Dissolvable material for high-aspect-ratio flexible silicon-microwire penetrations

Abstract

High-aspect-ratio microwire array devices, which penetrates into a biological tissue, have widely been used in neuroscience, offering in vivo/in vitro electrophysiological stimulation and recording, drug delivery (e.g., DNA), and optogenetics applications. As low invasive and safe penetrations, these microwire devices are required to be further miniaturized and flexibility. However, tissue penetration with such high-aspect-ratio and flexible wires is problematic, because the wire buckles during the penetration. Here, we improve the penetration capability of high-aspect-ratio flexible wires by coating a dissolvable material of “silk fibroin” (Fig.1). The silk-fibroin is a material, which dissolves when the surface contacts with a wet biological tissue, resulting in that embedded wires are appeared and penetrated. We demonstrated the silk fibroin coating over high-aspect-ratio silicon-microwires (~720 μm in length), which was fabricated by vapor-liquid-solid (VLS) growth.
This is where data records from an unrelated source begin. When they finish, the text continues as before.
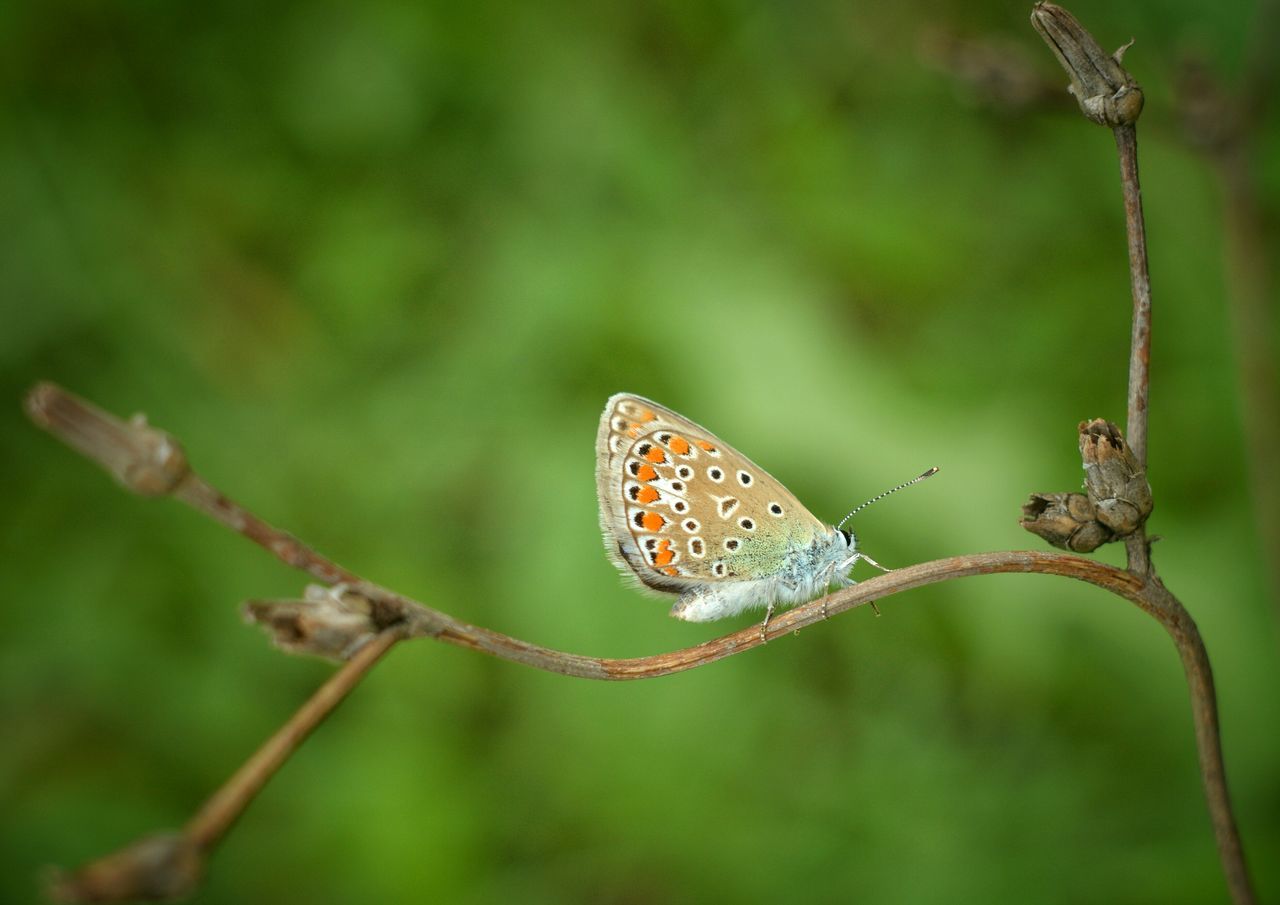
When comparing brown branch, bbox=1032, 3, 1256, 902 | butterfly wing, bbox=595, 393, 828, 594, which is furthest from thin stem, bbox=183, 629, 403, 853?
brown branch, bbox=1032, 3, 1256, 902

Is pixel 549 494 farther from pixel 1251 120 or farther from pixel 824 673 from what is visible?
pixel 1251 120

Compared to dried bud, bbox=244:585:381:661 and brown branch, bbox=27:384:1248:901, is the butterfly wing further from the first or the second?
dried bud, bbox=244:585:381:661

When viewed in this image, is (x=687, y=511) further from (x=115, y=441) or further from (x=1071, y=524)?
(x=115, y=441)

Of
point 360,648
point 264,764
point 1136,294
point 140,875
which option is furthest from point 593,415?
point 140,875

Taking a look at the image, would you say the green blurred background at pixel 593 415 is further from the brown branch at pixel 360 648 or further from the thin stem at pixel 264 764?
the thin stem at pixel 264 764

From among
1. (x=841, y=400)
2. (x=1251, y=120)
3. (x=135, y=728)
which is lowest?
(x=135, y=728)

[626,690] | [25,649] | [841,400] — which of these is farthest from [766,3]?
[25,649]

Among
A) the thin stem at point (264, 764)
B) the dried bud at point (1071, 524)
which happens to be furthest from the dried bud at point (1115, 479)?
the thin stem at point (264, 764)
The 420-μm-long silicon-wire with a ~200-μm-thick silk film exited the stiffness of 4.03 N/m, which is 72% improved value compared to that of the silicon-wires without silk (2.34 N/m). The effects of the silk support on the wire penetration were confirmed by demonstrating the gelatin penetrations. These results suggest that the numerous high-aspect-ratio flexible bioprobes can be penetrated by using the silk support.